AIM OF THE EXERCISE ▸ The data follows this line. Copy verbatim the line with "Is (404,49) farther" and each line after it to the end.

Stored dataset items ▸
******

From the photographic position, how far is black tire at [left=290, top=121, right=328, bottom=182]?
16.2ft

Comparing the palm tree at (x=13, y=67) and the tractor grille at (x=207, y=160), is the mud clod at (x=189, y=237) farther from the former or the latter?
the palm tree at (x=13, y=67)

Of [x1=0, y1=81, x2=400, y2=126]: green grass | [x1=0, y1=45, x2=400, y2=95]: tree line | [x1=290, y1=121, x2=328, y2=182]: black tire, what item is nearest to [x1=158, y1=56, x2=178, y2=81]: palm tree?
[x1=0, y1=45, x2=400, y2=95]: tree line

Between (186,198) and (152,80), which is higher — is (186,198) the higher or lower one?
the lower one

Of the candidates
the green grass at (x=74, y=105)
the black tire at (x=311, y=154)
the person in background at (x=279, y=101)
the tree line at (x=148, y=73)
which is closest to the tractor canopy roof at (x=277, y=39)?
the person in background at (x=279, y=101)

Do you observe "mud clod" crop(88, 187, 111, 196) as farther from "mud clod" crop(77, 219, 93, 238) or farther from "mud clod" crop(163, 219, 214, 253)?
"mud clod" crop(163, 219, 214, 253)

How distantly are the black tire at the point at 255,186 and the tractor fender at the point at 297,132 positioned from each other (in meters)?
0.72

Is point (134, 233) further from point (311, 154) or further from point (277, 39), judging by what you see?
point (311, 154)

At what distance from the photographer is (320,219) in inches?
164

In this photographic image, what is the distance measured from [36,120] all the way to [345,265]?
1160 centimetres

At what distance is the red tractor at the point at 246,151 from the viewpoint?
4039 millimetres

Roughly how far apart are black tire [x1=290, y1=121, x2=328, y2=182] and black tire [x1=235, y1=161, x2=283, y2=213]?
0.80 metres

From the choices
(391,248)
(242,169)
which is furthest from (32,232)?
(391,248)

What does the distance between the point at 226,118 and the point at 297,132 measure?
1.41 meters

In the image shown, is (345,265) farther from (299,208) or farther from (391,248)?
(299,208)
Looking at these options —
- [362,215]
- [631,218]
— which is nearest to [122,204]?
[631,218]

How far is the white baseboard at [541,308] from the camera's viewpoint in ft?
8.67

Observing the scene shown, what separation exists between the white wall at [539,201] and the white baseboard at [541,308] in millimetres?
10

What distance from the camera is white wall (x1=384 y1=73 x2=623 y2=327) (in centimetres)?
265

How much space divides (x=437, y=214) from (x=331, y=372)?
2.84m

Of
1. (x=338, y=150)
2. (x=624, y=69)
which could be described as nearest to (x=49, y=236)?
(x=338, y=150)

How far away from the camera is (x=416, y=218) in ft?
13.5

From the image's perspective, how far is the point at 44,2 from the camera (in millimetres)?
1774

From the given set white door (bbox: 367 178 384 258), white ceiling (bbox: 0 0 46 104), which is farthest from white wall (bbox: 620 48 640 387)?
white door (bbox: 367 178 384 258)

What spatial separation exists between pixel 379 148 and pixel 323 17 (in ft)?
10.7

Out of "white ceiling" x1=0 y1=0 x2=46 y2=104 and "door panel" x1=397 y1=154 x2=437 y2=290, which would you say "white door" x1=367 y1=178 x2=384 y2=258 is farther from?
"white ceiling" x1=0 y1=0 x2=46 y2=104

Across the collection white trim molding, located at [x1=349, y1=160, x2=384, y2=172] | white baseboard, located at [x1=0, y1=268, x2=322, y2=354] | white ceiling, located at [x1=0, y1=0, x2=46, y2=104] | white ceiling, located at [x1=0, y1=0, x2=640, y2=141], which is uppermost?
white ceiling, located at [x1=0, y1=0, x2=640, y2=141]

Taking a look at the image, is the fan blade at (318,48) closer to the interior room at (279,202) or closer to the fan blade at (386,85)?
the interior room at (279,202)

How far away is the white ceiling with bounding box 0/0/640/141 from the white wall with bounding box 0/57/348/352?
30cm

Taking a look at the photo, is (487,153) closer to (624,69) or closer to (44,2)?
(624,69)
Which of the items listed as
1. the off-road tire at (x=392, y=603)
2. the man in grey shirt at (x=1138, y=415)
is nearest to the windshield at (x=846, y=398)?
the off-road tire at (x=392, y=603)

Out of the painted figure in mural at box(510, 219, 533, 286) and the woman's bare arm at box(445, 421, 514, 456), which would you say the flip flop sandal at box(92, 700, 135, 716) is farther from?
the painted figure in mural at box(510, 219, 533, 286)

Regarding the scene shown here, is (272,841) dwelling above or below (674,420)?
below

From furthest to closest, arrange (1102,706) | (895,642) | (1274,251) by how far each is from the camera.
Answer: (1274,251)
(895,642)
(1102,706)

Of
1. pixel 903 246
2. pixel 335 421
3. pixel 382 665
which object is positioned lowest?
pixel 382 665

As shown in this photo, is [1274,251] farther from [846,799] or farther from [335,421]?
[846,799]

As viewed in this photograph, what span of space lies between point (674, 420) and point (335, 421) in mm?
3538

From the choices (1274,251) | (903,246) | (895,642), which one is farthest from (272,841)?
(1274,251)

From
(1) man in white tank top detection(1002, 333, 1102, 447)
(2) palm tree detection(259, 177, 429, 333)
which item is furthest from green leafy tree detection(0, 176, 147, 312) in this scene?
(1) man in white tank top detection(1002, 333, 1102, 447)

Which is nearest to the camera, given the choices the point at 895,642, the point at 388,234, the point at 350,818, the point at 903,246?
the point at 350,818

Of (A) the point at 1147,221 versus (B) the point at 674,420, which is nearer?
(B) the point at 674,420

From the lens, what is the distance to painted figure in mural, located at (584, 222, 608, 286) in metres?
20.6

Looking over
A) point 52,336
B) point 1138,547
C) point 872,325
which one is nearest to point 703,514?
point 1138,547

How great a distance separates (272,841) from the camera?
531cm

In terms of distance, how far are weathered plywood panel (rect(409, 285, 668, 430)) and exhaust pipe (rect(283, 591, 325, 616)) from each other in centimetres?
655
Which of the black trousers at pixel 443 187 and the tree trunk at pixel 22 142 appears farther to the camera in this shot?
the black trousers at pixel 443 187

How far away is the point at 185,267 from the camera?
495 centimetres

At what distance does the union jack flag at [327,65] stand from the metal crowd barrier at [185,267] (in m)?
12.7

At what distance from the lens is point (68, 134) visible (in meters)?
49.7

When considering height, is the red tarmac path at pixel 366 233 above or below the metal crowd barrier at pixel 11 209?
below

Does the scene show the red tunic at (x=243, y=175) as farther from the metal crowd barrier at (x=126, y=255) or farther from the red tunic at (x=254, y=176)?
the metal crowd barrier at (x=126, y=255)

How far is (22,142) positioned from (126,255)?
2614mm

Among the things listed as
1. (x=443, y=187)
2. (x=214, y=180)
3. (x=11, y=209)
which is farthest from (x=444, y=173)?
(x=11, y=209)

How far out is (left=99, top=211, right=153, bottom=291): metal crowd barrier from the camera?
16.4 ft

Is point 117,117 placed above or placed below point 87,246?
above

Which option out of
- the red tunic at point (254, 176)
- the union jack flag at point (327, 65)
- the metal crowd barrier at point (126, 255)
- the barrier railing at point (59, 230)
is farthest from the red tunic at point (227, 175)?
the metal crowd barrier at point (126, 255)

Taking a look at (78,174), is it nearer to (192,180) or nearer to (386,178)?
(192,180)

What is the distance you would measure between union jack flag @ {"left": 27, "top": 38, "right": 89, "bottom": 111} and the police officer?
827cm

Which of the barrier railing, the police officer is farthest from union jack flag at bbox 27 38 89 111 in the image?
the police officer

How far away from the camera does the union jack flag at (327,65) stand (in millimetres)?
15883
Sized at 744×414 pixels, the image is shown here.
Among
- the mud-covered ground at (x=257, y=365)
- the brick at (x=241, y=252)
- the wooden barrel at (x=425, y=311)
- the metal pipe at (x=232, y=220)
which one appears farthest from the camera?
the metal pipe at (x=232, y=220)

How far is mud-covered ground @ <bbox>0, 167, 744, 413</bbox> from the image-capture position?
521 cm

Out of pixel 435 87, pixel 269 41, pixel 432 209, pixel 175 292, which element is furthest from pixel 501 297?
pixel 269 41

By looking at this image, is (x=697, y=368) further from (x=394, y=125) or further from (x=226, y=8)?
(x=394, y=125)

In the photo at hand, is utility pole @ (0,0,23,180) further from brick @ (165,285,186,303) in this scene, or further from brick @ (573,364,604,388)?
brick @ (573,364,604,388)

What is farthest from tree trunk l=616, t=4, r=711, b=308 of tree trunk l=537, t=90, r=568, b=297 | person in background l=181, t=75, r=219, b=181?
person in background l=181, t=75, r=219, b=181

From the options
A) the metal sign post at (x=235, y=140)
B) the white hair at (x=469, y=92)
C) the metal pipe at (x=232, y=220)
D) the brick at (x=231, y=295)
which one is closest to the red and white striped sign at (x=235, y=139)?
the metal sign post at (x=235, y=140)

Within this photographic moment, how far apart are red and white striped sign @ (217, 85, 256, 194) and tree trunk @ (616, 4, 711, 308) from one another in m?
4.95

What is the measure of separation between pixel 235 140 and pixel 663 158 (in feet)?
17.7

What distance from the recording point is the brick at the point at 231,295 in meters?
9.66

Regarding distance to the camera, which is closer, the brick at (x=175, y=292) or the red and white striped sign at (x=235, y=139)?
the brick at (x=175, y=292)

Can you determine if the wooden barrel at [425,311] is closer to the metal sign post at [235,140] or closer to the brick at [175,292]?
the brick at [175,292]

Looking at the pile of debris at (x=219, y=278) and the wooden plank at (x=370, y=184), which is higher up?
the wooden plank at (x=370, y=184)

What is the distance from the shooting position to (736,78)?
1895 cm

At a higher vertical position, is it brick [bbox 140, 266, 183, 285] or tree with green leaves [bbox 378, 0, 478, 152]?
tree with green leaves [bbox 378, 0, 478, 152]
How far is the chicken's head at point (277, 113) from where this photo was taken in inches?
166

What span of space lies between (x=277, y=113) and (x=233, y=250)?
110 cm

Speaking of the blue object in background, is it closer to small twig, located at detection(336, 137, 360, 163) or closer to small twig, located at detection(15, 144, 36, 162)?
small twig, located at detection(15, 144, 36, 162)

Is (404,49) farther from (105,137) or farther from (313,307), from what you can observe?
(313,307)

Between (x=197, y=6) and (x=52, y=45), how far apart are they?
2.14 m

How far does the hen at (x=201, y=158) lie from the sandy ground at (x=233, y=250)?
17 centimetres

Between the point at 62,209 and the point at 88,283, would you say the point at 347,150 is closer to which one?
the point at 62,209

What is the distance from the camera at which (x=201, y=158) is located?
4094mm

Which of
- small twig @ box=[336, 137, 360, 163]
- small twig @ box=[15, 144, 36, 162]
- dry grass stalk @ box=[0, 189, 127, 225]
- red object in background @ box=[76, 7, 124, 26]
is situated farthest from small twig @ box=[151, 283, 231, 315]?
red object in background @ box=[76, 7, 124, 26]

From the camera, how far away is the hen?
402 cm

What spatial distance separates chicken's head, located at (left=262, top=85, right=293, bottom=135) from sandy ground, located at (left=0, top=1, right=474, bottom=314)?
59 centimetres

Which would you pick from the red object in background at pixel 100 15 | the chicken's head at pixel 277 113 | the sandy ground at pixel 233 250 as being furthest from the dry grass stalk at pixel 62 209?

******

EXERCISE ANSWER ▸
Is (404,49) farther from (105,137) or farther from (313,307), from what you can observe?
(313,307)

Between (x=197, y=6) and (x=52, y=45), how far apart are they?
2.14 m

How far does the hen at (x=201, y=158) lie from the sandy ground at (x=233, y=250)?
17 centimetres

Between the point at 62,209 and the point at 88,283, would you say the point at 347,150 is closer to which one?
the point at 62,209

What is the distance from the camera at which (x=201, y=158) is located?
4094mm

Which of
- small twig @ box=[336, 137, 360, 163]
- small twig @ box=[15, 144, 36, 162]
- dry grass stalk @ box=[0, 189, 127, 225]
- red object in background @ box=[76, 7, 124, 26]
is situated farthest from small twig @ box=[151, 283, 231, 315]?
red object in background @ box=[76, 7, 124, 26]

From the camera, how far away is the hen?
402 cm

What spatial distance separates chicken's head, located at (left=262, top=85, right=293, bottom=135) from sandy ground, located at (left=0, top=1, right=474, bottom=314)?
59 centimetres

Which would you pick from the red object in background at pixel 100 15 | the chicken's head at pixel 277 113 | the sandy ground at pixel 233 250 as being furthest from the dry grass stalk at pixel 62 209?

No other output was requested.